Seizures: Safety First
A SEIZURE IS THE PHYSICAL changes in behavior after an episode of abnormal electrical activity in the brain. The term “seizure” is often used interchangeably with “convulsion.” During convulsions, a person experiences uncontrollable rapid and rhythmic shaking, with the muscles contracting and relaxing repeatedly. There are many types of seizures. Some have mild symptoms without shaking.
It may be hard to tell if someone is having a seizure. Some seizures only cause staring spells, which may go unnoticed. Specific symptoms depend on which part of the brain is involved. Symptoms occur suddenly and may include a brief blackout followed by a period of confusion, changes in behavior, drooling or frothing at the mouth, eye movements, grunting and snorting noises, and loss of bladder or bowel control. Other signs include mood changes, shaking of the entire body, sudden falling, tasting a bitter or metallic flavor, teeth clenching and a temporary stop in breathing.
Symptoms may stop after a few seconds or minutes, or continue for up to 15 minutes. They rarely continue longer. The person may have warning signs before the attack, such as fear or anxiety, nausea, vertigo and visual symptoms (such as flashing bright lights, spots or wavy lines before the eyes).
Seizures of all types are caused by disorganized and sudden electrical activity in the brain. This may result from abnormal levels of sodium or glucose in the blood; brain infection including meningitis; toxemia of pregnancy; brain injury to the baby during labor or childbirth; phenylketonuria (PKU), causing seizures in infants; brain problems occurring before birth; fever in young children; brain tumor; drug abuse including street drugs; electric shock; epilepsy; head injury; heart disease; heat illness/intolerance; high fever; poisoning; stroke; toxin buildup in the body due to liver or kidney failure; extremely high blood pressure; venomous bites and stings; withdrawal from alcohol or certain medicines after extended use.

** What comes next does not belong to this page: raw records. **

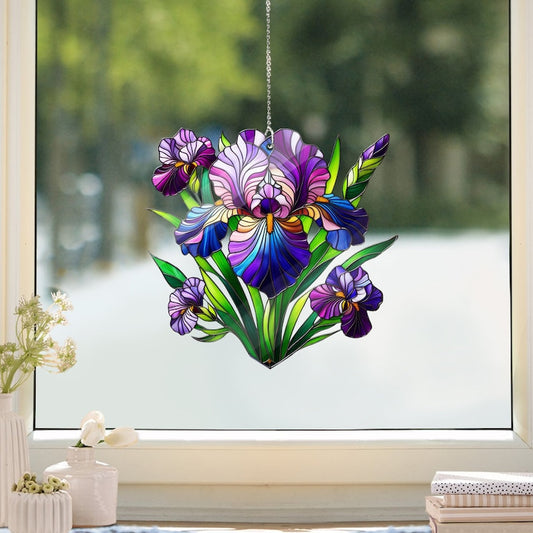 Iris Flower Stained Glass Suncatcher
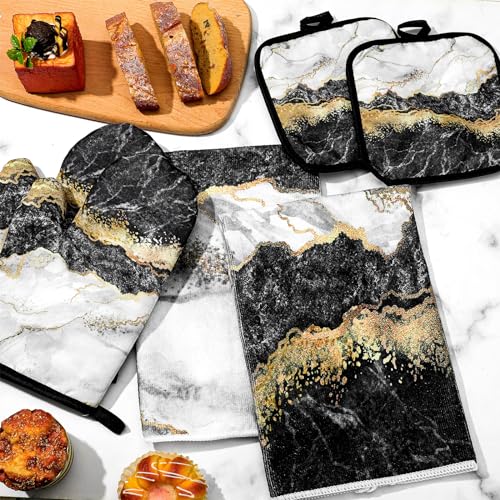 6-Piece Marble Kitchen Set: Oven Mitts, Pot Holders, and Dish Towels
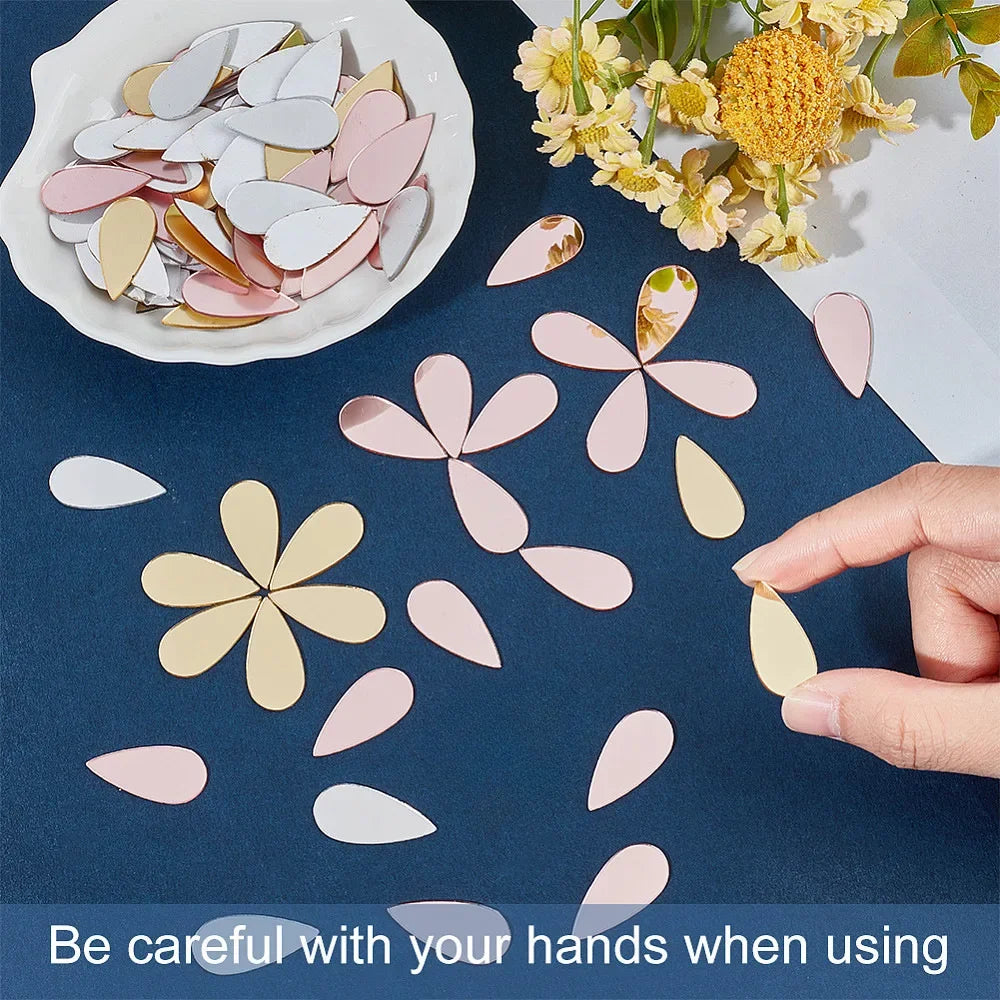 200pcs Leaf Mirror Stickers Acrylic Teardrop Shape Craft Self-adhesive Mini Mirror Tiles DIY Art Wall Door Home Decorations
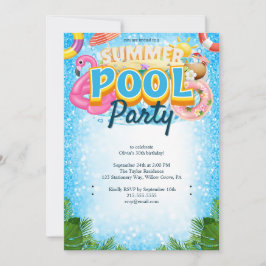Summer Pool Party 30th Birthday Invitation 招待状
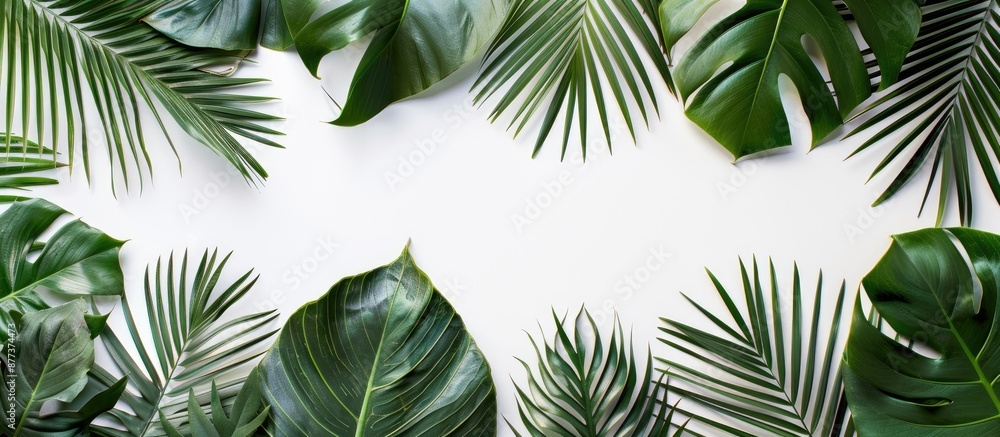 Poster overhead view of lush palm leaves and monstera leaves on white backdrop with ample copy space image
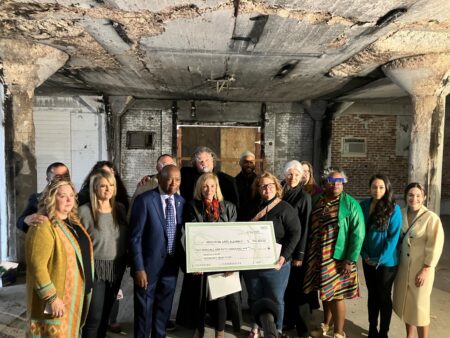 Mayor Sylvester Turner announced a $250,000 donation to Winter Street Studios.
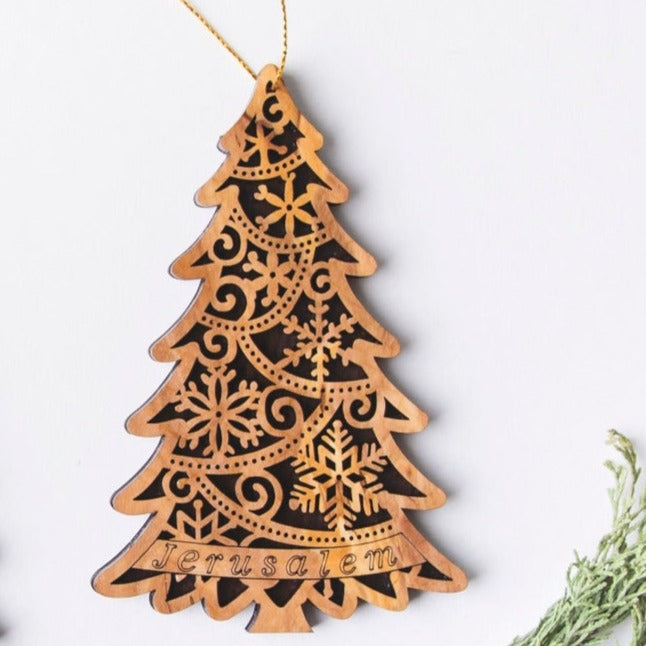 Decorated Christmas Tree Carved in Bethlehem - Wood Ornament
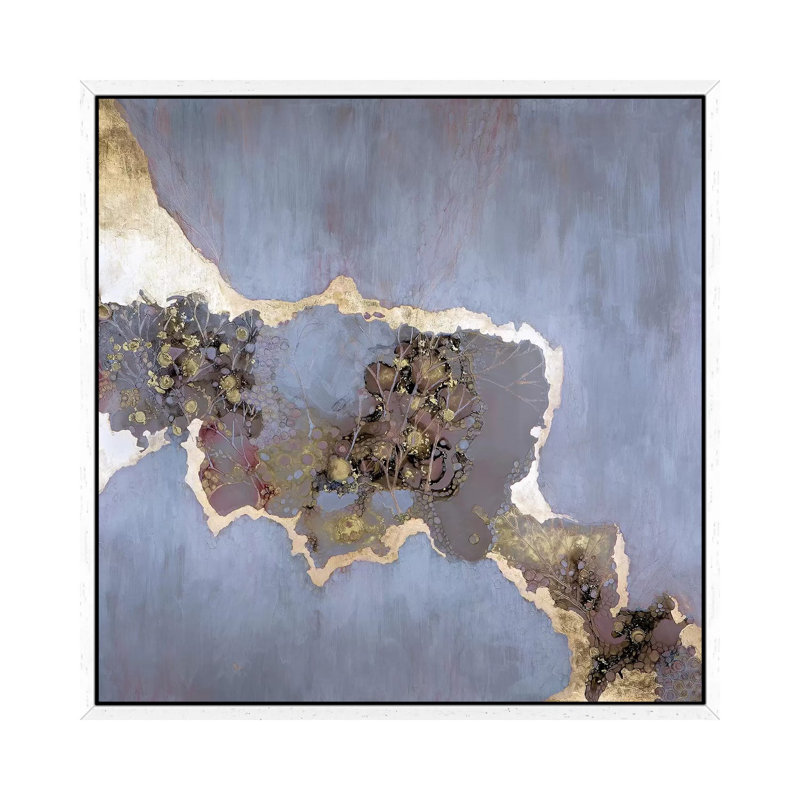 Eclipse by Mishel Schwartz - Painting on Canvas, 45.72cm H x 45.72cm W x 3.81cm D, White Floater Framed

When no cause can be found, seizures are called idiopathic. This is usually seen in children and young adults but can occur at any age. There may be a family history of epilepsy or seizures. If seizures continue repeatedly after the underlying problem is treated, the condition is called epilepsy.
Most seizures stop by themselves, but during a seizure, the person can be injured. If you are traveling and a person near you has a seizure, the main goal is to protect the person from injury. Try to prevent a fall. Lay the person on the ground in a safe area. Clear the area of furniture or other sharp objects. Cushion the person’s head. Loosen tight clothing, especially around the neck. Turn the person on the side; if vomiting occurs, this helps prevent the inhalation of vomit into the lungs. Look for a medical ID bracelet with seizure instructions. Stay with the person until he or she recovers, or until medical help arrives. Monitor the victim’s pulse and rate of breathing.
Do not restrain the person. Do not place anything between the person’s teeth, including your fingers. Do not move the victim unless he or she is near something hazardous. You cannot stop a seizure. The individual has no control over it and is not aware of what is happening. Do not give the person anything by mouth until convulsions stop and the individual is fully alert. Do not start CPR unless the seizure has clearly stopped and the victim is not breathing or has no pulse.
If a baby or child has a seizure during a high fever, cool the child slowly with lukewarm water. Do not place the child in a cold bath. Call your child’s health care provider and ask what to do next. Ask if it is safe to give the child acetaminophen once he or she is awake.
Report all seizures to the person’s health care provider. The doctor may adjust or change medications. A person who has a new or severe seizure is usually seen in a hospital emergency room. The health care provider will try to diagnose the type of seizure based on symptoms.
Tests can rule out other medical conditions that caused the seizure or similar symptoms. Other causes may include fainting, transient ischemic attack or stroke, panic attacks, migraine headaches and sleep disturbances. Tests may include blood tests, CT scan or MRI of the head, EEG and lumbar puncture (spinal tap). Further testing is needed if a person has a new seizure without a clear cause or for epilepsy, to make sure the person is taking the right amount of medicine.
CALL 911 IF
- This is the first time the person has had a seizure
- A seizure lasts more than two to five minutes
- The person does not awaken or have normal behavior afterward
- Another seizure starts soon after a seizure ends
- The person had a seizure in water
- The person is pregnant, injured or has diabetes
- The person does not have a medical ID bracelet with instructions
- There is anything different about this seizure compared to the person’s usual seizures
The content of this article is for informational purposes only. It is not intended to be a substitute for professional medical advice, diagnosis or treatment. Always seek the advice of your physician or other qualified health care provider with any questions you may have regarding a medical condition.